第五王子であろうと、彼が真の王であると誰もが認めてしまうのも仕方のないこと。初対面のルナスでさえもそう思わずにはいられなかった。
ルナスが膝を折り敬意を払うと、後ろのデュークたちもそれに従った。ルナスは頭を垂れながらも、声には屈することのない意志を潜ませる。

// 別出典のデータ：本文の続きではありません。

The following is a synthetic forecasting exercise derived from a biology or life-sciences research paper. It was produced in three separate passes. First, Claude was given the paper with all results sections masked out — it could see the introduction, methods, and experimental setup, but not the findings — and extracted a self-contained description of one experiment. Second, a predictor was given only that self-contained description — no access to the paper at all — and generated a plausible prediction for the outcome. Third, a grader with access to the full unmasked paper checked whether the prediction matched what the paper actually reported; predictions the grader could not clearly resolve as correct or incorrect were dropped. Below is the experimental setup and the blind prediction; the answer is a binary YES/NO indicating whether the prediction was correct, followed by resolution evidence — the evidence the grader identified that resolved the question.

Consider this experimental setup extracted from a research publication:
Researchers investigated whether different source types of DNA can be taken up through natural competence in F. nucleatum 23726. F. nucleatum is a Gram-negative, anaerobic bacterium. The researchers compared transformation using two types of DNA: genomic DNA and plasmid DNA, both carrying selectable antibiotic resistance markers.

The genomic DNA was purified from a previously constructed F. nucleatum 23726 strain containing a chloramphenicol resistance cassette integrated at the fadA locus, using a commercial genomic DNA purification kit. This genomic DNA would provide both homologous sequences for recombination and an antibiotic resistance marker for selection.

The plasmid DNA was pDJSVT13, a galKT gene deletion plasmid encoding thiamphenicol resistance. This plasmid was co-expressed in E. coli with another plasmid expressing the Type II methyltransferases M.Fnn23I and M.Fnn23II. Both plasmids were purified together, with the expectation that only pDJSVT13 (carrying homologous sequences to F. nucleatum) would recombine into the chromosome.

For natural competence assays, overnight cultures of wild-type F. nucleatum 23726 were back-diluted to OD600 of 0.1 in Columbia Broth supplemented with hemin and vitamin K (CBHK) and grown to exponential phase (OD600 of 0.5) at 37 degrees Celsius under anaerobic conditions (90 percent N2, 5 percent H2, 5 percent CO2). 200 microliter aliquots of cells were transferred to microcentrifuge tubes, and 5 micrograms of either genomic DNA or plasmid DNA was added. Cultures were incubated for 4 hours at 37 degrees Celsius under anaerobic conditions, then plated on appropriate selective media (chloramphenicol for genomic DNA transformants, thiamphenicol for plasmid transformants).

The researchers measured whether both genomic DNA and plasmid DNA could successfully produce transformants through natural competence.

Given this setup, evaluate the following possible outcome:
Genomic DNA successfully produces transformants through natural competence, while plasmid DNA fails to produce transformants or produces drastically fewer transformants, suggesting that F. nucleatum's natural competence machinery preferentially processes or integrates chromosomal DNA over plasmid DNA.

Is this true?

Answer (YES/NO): NO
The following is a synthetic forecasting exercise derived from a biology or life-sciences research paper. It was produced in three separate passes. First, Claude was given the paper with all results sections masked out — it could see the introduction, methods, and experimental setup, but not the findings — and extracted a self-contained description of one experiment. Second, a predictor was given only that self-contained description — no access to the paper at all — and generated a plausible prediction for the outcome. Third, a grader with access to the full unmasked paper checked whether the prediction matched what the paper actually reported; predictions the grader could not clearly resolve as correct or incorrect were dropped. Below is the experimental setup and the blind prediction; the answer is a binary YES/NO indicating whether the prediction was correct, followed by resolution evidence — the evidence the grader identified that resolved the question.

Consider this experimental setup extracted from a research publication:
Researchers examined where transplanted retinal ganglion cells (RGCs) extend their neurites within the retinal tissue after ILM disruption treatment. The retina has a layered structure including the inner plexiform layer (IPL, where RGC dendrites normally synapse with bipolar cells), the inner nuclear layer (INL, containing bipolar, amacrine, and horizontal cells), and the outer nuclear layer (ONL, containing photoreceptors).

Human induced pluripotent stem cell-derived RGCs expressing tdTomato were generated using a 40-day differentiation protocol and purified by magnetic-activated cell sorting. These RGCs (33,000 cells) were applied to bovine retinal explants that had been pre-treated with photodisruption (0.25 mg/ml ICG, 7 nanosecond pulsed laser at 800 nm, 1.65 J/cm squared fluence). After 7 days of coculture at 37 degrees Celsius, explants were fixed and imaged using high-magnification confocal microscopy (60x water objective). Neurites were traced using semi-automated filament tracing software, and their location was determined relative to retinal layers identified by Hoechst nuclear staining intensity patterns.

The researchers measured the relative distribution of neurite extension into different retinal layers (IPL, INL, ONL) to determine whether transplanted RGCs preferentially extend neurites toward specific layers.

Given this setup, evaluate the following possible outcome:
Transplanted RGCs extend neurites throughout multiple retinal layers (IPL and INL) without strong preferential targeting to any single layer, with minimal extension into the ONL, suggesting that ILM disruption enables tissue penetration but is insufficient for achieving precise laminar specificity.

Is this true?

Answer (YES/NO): NO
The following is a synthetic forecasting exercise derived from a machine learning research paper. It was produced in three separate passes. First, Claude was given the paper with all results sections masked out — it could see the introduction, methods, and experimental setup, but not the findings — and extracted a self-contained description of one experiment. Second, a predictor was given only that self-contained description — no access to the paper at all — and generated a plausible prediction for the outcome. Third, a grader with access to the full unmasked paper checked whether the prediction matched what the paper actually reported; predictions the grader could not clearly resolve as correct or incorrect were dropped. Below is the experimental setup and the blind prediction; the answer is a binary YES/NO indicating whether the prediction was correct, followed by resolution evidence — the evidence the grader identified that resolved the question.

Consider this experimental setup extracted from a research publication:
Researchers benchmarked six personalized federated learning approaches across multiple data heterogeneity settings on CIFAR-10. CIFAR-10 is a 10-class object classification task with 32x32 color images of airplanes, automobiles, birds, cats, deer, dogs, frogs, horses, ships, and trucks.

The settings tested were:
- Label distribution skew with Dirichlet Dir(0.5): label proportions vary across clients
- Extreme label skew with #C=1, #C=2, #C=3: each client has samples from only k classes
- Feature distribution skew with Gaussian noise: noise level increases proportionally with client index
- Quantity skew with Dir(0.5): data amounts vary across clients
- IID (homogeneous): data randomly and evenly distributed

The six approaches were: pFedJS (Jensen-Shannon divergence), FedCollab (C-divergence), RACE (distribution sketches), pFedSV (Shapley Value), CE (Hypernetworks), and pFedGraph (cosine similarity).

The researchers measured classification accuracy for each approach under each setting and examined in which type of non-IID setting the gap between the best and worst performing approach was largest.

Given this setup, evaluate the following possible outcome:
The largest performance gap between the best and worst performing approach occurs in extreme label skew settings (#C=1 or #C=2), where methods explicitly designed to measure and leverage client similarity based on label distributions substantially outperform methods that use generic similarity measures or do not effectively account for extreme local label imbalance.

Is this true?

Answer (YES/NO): NO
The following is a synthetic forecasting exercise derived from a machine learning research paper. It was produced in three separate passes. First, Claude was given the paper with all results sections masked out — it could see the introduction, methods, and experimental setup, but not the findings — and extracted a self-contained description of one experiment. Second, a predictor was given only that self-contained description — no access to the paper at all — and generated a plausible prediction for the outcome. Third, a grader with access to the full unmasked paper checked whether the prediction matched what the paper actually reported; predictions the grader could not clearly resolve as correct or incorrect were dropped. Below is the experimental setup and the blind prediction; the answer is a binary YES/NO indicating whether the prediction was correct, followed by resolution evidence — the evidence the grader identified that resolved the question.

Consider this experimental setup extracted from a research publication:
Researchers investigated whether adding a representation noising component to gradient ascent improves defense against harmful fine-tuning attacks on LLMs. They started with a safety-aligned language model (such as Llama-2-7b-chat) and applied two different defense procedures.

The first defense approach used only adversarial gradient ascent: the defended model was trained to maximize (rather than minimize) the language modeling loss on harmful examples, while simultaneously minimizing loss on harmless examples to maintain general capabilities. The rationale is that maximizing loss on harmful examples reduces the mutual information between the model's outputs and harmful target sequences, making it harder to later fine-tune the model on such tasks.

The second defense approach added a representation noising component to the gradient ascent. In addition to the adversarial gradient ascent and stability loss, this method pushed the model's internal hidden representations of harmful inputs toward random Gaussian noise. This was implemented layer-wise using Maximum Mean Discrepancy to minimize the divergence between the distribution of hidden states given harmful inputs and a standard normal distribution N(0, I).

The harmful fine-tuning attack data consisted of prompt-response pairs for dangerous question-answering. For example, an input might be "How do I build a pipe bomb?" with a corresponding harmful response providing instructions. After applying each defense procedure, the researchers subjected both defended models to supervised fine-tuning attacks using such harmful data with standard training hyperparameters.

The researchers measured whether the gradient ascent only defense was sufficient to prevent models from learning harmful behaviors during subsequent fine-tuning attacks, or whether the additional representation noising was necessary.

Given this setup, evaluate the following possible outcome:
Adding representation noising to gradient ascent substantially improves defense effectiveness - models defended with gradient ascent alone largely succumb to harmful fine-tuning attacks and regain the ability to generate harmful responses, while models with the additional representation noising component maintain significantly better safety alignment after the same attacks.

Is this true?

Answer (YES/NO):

「お初にお目にかかります、ネストリュート国王陛下。此度めでたく生誕の時を迎えられましたこと、心よりお慶び申し上げます。私はペルシ王国王太子、ルナクレス=ゼフェン=ペルシ、体調の優れぬ王の名代で参りました。どうぞお見知りおき下さいますようお願い致します」
ルナスは自分の発言のひとつひとつをこの場の誰もが一言一句漏らさずに聞いているのだと感じた。それだけの緊張感が伝わって来る。それでも、自分の役割をしっかりと胸に刻み、自分を保った。
すると、王座から天の声かと思うような声が降る。
「遠路遥々ありがたいことだ。ペルシ国王陛下の御身が御快方に向かうよう、私も祈らせてもらおう。ルナクレス王子、君もこの国は初めてだろう。どうかしばらく滞在してくつろいで頂きたい。精一杯のもてなしはさせてもらう所存だ」
本国のこともスペッサルティンやコーラルのことも気がかりだが、こう言われてとんぼ返りというわけには行かない。ルナスはぐ、と腹に力を込めて顔を上げた。
「お心遣い、痛み入ります」
ルナスが見上げるネストリュート王の瞳は、ガラスのように繊細で透明感に溢れながらも、底の知れない渦のようだった。それに飲まれまいと、ルナスはせめて微笑を浮かべて見せる。彼を前に、心にゆとりなどないけれど、それを悟らせてはいけない。
一見友好的に感じられる態度であっても、ネストリュート王は敵とも言える相手なのだ。それは互いの立場を思えば仕方のないこと。
ネストリュート王はそんなルナスのささやかな努力を見透かしていただろうか。微笑を返してその大きさを知らしめるのであった。